The abbreviation GMP stands for “Good Manufacturing Practice”. It is a set of guidelines and procedures designed to ensure that products in the pharmaceutical, biotechnology and food industries are manufactured in a safe and controlled environment. GMP covers all aspects of production, including raw materials, equipment, labor and the environment. The aim of GMP is to ensure the quality and safety of products and to minimize the risk of contamination, errors and deviations.

GMP and quality assurance at Ebbecke Verfahrenstechnik

The implementation of GMP guidelines for process and quality assurance in the production of pharmaceuticals, cosmetics, animal feed and food plays an important role at Ebbecke Verfahrenstechnik. This is because deviations in quality can have a direct impact on consumer health, particularly in pharmaceutical production^.1

GMP guidelines for food

Everyone involved in the manufacture of medicinal products or active ingredients must comply with GMP regulations. Regardless of whether they work in the

• Management,
• Manufacture,
• Quality control,
• Technology
• or in quality management

of a pharmaceutical company or at suppliers.

In other areas of pharmacy, these regulations are supplemented by corresponding guidelines:

• GLP – Good Laboratory Practice
• GCP – Good Clinical Practice
• GAMP – Good Automated Manufacturing Practice

GMP regulations

The GMP and related guidelines cover these topics, among others:

• Duties of care
• Staff training
• Premises
• Separation of production, packaging and storage
• Examination
• Labeling
• Hygiene, especially microbial contamination
• Quality of the materials
• Rules for self-inspection and audit (external inspection)
• Internal process control
• Validation
• Quality control

Extended guidelines GMP+

In addition to the regulations mentioned, the GMP Plus standard also includes the implementation of HACCP standards. The Hazard Analysis and Critical Control Points concept (HACCP) is a prevention-oriented concept that is used, for example, to avoid hazards in connection with the production of animal feed. Ebbecke Verfahrenstechnik’s production processes are based on the HACCP specifications and the company has a corresponding certificate that confirms its high quality standards for feed and food safety.
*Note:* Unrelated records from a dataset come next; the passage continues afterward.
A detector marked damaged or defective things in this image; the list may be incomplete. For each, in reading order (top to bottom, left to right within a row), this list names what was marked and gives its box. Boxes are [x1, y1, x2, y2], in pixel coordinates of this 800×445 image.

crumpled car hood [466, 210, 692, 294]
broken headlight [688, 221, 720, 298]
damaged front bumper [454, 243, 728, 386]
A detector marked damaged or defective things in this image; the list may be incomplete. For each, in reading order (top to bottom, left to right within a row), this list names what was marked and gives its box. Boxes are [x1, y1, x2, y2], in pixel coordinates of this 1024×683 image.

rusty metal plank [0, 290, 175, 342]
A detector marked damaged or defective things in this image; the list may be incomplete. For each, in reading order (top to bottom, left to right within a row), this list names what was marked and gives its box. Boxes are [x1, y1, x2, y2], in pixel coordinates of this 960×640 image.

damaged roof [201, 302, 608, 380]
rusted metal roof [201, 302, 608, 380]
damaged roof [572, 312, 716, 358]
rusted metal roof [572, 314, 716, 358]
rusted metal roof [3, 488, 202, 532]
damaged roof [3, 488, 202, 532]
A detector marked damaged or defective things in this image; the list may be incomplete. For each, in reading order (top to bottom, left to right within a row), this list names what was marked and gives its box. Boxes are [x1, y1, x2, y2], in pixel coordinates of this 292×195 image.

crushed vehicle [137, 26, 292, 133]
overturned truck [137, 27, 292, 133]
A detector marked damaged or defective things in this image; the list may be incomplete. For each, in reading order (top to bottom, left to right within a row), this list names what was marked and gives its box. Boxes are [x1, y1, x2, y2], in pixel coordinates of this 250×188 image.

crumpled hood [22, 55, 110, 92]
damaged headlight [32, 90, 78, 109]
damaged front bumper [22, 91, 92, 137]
Scope of GMP-compliant quality management

The GMP requirements are far-reaching and include controlled and precisely defined document management. Specifications such as work instructions, plans and other documents must be controllable via versions and follow a defined life cycle from approval and release through to updating. The protection and security of the associated data and the archiving environment, as well as a whole range of other aspects, are also elements of the guideline.
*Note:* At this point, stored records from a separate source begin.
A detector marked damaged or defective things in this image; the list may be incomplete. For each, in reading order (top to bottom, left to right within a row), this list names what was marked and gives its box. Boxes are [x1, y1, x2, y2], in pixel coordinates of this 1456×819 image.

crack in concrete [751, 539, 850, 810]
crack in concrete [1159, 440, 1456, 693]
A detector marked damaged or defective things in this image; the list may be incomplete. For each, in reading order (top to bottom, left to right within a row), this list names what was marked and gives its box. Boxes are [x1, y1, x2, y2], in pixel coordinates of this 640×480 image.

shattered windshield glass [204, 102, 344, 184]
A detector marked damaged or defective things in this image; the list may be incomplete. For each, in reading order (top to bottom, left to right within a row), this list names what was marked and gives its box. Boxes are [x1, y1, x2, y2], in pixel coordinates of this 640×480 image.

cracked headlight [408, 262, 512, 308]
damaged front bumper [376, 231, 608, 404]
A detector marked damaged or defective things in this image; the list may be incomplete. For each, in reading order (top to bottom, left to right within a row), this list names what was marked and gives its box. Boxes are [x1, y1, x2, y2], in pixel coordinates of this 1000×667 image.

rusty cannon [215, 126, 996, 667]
Deviations from the process, procedures and methods must also be documented and evaluated by quality assurance and those responsible for the process. This also includes unplanned deviations and the resulting error corrections as well as measures to prevent further errors (corrective and preventive action, CAPA).
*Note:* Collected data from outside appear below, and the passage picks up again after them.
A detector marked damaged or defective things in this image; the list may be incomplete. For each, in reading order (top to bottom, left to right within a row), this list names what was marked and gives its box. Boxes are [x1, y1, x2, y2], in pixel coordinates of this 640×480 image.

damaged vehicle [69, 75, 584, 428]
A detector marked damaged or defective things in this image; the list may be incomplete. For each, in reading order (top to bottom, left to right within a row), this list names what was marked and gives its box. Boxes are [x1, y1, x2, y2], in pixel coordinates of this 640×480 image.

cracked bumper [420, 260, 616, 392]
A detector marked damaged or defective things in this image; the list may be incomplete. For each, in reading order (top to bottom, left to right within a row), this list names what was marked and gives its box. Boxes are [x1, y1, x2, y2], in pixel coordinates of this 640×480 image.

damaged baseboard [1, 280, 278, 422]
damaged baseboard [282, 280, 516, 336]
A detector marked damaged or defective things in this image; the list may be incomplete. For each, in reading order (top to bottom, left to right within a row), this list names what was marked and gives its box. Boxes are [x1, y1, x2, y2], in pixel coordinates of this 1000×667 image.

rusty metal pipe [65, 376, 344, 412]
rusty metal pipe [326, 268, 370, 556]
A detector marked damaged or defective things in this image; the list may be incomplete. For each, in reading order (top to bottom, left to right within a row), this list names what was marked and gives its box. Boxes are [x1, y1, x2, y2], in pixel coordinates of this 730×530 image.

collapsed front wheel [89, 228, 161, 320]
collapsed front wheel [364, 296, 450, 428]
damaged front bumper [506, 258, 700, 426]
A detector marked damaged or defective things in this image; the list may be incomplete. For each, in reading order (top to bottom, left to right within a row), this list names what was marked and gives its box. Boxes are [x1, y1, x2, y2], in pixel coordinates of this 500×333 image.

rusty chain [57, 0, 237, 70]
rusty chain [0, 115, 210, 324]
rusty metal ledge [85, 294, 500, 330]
The area of change management covers processes, procedures or even the condition of equipment. Planned changes must first be justified, planned and approved for implementation by quality assurance. In turn, certain documentation requirements apply to implementation.

Plant, machinery and equipment, and in some cases rooms and buildings (or parts thereof) must also be qualified for GMP-compliant use. At the end of this process, proof should be provided that the equipment is suitable for the planned use and that reliable functioning is ensured.

The validation of the methods and processes used has the task of determining whether and to what extent the manufacturing processes (among others) and analytical methods meet the requirements for the product and provide reliable results.

Other elements of GMP-compliant quality management include employee training, training documentation, risk management and internal audits.